Congressional Republicans Push to Defund Marijuana Rescheduling as Trump Administration Presses Ahead

The Cannabis Observer ·
Congressional Republicans Push to Defund Marijuana Rescheduling as Trump Administration Presses Ahead

The House Appropriations Subcommittee on Commerce, Justice, Science, and Related Agencies released a funding bill Wednesday that would bar federal officials from advancing marijuana rescheduling—directly at odds with the Trump administration's announcement last week that it is proceeding with the reform. The committee is scheduled to mark up the bill Thursday. It has advanced similar language in prior years, but those provisions never became law.

The anti-rescheduling provision reads:

“SEC. 591. None of the funds appropriated under this Act or otherwise made available by this Act may be used to reschedule marijuana (as such term is defined in section 102 of the Controlled Substances Act (21 U.S.C. 802)) or to remove marijuana from the schedules established under section 202 of the Controlled Substances Act (21 U.S.C. 812).”

The Department of Justice announced last week that marijuana products regulated by a state medical cannabis license—as well as any FDA-approved marijuana products—immediately moved to Schedule III. A broader administrative hearing on cannabis rescheduling is set for this summer.
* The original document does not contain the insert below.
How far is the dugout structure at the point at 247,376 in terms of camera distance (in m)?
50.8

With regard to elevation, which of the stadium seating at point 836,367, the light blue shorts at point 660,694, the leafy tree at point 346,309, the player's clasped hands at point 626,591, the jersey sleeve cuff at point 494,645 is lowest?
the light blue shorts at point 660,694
The bill also renews the medical cannabis rider (SEC. 531) in place since 2014, barring the Justice Department from interfering with state medical marijuana programs. Nebraska appears in the rider's state list for the first time; advocates had noted the state was omitted from previously enacted appropriations legislation despite voters approving medical cannabis legalization in 2024. A new subsection (b)—never previously enacted—would allow the DOJ to still enforce 21 U.S.C. 860, which mandates enhanced penalties for distributing cannabis within 1,000 feet of an elementary school, vocational school, college, playground, or public housing unit.

The bill also includes a rider shielding state hemp research programs from federal interference under section 7606 (“Legitimacy of Industrial Hemp Research”) of the Agricultural Act of 2014 (Public Law 113-79).

The bill's release coincides with several pending Capitol Hill efforts to delay or alter implementation of a law that stands to federally recriminalize hemp THC products later this year.

Rep. Alexandria Ocasio-Cortez (D-NY) said this week that she supports the Trump administration's cannabis rescheduling move—even if it “doesn’t quite make all the wrongs right” by leaving behind people who “had their lives destroyed by the war on drugs.”